1.14.1 Tensor Algebra Error Pattern
Tensor Algebra Error Pattern explores common mistakes in tensor algebra, their origins, and how they affect mathematical reasoning and computational results.
Tensor Algebra Error Pattern is a classification unit used to group mistakes made while working with tensors according to the underlying misconception or lapse that produces them, the specific step of a derivation or computation where they typically occur, and the characteristic symptom by which they can be recognized in finished work, regardless of which particular tensors or problem happened to be involved when the mistake was made. An error pattern answers the question "what kind of mistake is this," independent of "which specific numbers or symbols were involved this time."
What Defines an Error Pattern
The Triple of Trigger, Point of Failure, and Symptom
An error pattern is fixed by three components: a trigger condition, the specific situation or setup that tends to invite the mistake, a point of failure, the exact step in a derivation or computation where the correct rule is violated, and a symptom, the telltale sign in the finished work that reveals the error occurred. Two mistakes arising from unrelated problems but sharing this triple belong to the same error pattern.
Instance Versus Pattern
Any specific mistake made in a specific piece of work is an instance of exactly one error pattern, but a single error pattern can be instantiated by an unlimited number of specific mistakes across different tensors, dimensions, or problem types, so long as the same trigger, failure point, and symptom recur.

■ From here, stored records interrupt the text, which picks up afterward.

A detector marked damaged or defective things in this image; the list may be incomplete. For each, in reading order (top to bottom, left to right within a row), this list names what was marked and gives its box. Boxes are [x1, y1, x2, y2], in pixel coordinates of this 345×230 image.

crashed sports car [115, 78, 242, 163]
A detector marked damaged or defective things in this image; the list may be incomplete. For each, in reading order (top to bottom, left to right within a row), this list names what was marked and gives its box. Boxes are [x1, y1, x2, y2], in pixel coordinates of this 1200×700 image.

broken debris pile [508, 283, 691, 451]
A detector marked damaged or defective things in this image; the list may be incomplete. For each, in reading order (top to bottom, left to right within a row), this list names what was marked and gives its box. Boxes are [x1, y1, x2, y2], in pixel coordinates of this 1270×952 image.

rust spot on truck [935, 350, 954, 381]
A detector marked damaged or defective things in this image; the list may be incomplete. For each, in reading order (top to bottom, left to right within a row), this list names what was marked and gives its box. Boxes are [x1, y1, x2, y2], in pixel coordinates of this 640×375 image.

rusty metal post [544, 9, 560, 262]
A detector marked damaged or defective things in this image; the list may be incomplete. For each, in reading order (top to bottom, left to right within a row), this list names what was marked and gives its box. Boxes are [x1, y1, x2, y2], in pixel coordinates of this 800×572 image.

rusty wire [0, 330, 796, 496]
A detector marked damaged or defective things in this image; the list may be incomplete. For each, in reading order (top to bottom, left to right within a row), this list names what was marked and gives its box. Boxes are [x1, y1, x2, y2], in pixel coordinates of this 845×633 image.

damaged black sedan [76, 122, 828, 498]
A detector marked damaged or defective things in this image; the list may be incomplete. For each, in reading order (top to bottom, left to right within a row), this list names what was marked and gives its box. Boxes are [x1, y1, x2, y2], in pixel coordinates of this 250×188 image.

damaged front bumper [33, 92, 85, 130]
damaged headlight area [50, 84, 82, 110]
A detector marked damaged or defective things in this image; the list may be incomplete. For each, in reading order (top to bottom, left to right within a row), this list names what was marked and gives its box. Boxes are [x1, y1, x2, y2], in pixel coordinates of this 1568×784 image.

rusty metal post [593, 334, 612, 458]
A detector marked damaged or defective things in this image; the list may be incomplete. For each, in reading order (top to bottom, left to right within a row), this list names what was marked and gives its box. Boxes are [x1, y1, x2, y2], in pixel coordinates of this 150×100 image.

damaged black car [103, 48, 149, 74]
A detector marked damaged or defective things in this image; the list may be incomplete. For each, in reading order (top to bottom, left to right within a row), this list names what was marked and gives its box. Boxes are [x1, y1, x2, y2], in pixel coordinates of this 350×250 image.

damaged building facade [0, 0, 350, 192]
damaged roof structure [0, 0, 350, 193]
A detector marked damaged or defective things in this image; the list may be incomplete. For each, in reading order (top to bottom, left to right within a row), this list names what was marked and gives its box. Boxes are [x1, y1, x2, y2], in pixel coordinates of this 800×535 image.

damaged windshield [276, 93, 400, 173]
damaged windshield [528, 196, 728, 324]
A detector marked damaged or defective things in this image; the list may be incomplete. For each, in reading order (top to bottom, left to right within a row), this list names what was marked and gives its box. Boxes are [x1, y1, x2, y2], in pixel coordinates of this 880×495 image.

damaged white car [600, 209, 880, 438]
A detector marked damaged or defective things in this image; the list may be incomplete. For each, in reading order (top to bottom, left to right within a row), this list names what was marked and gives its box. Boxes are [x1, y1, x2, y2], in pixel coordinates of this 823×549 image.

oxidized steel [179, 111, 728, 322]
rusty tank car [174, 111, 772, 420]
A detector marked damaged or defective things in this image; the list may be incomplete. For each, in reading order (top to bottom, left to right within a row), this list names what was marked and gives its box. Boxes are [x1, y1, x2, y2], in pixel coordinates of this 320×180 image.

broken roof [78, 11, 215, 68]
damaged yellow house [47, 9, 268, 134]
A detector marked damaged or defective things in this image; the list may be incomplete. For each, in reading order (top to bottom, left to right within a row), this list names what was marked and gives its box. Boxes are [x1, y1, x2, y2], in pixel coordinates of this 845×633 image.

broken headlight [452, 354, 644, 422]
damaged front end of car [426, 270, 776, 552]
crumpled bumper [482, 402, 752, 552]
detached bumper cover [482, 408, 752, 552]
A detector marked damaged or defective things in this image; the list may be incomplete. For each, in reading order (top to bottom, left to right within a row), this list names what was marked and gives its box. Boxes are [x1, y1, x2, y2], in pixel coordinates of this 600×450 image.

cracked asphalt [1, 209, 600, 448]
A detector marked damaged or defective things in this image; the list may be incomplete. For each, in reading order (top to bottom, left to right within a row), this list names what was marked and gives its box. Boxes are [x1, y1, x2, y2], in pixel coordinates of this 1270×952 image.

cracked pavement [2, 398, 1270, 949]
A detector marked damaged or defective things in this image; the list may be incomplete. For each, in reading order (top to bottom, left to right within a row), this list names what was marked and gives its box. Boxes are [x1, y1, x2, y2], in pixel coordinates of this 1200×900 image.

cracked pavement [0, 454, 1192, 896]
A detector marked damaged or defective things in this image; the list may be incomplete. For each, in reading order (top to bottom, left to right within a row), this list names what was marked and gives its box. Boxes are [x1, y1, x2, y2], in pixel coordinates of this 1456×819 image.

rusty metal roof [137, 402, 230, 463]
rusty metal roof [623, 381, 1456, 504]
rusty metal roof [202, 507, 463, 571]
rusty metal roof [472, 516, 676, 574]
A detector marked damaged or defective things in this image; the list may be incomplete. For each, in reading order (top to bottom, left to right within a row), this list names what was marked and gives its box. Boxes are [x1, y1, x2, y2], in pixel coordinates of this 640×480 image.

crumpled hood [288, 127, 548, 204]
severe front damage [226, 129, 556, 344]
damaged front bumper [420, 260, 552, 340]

Why Classifying Errors by Pattern Is Useful
Diagnosis Faster Than Re-Derivation
Recognizing which error pattern produced a flawed result allows the specific point of failure to be located directly, rather than requiring the entire derivation to be redone from scratch in search of an unspecified mistake somewhere within it.
Prevention Targeted at the Trigger
Because each pattern has an identifiable trigger condition, a chain of contracted indices with a repeated dummy label reused elsewhere, a change of basis involving a non-orthogonal matrix, deliberate attention at the moment that trigger appears can prevent the associated mistake before it happens, rather than relying on catching it only after the fact.
Components of an Error Pattern in Detail
The Trigger Condition
The trigger is the setup that makes a particular mistake likely: an expression involving several nested contractions increases the trigger for dropped or duplicated summation terms; an object that carries indices but was never explicitly confirmed to be a tensor increases the trigger for unjustified assumptions of tensoriality.
The Point of Failure
The point of failure is the exact line or step at which the correct rule stops being followed, a specific index left unmatched when an equation is copied to a new line, a specific factor of the change-of-basis matrix omitted when a mixed tensor is transformed.
The Symptom
The symptom is the observable sign in the completed work that the pattern occurred, a scalar that fails to remain invariant under a further change of basis, a symmetric tensor whose off-diagonal entries fail to match, a summed expression whose free index does not agree on both sides of the final equation.
Using Symptoms to Work Backward to the Failure Point
Matching an Observed Symptom to Its Likely Pattern
Because each error pattern has a characteristic symptom, an unexpected result observed in finished work, a supposedly invariant scalar that changes value between bases, can be matched against the catalog of known patterns to narrow down where in the derivation the actual point of failure is likely to be, before a full line-by-line re-check is undertaken.
Confirming the Pattern by Locating the Trigger
Once a candidate pattern is identified from its symptom, confirming the diagnosis involves checking the derivation specifically at the kind of step the pattern's trigger condition describes, rather than re-examining every step with equal attention.
Error Patterns as a Complement to Problem Types
Problem Types Describe Correct Tasks, Patterns Describe Their Failure Modes
Each problem type, definition, computation, transformation, symmetry, interpretation, has associated with it one or more characteristic error patterns that recur specifically within that kind of task: transformation problems are prone to matrix-versus-inverse confusion; computation problems are prone to dropped summation terms; definition problems are prone to unjustified assumptions of tensoriality.
Pairing a Problem Type With Its Known Failure Modes
Approaching a problem with the associated error patterns already in mind, rather than encountering them only after a mistake has occurred, allows deliberate attention to be directed at the specific steps within that problem type most likely to produce a failure.
Error Pattern as an Organizing Principle for This Foundation
A Vocabulary for Referring to Recurring Mistakes
Defining error pattern explicitly gives a shared vocabulary for referring to recurring mistakes, index-repetition errors, tensoriality-assumption errors, matrix-inverse confusion, symmetry-misapplication errors, so that later material can refer to "this error pattern" rather than re-describing the same failure mode each time it is relevant.
A Basis for Systematic Review
Because the space of error patterns in a given area is finite and enumerable, it provides a basis for systematically checking finished work against each known pattern in turn, a more reliable review process than an unstructured search for unspecified mistakes.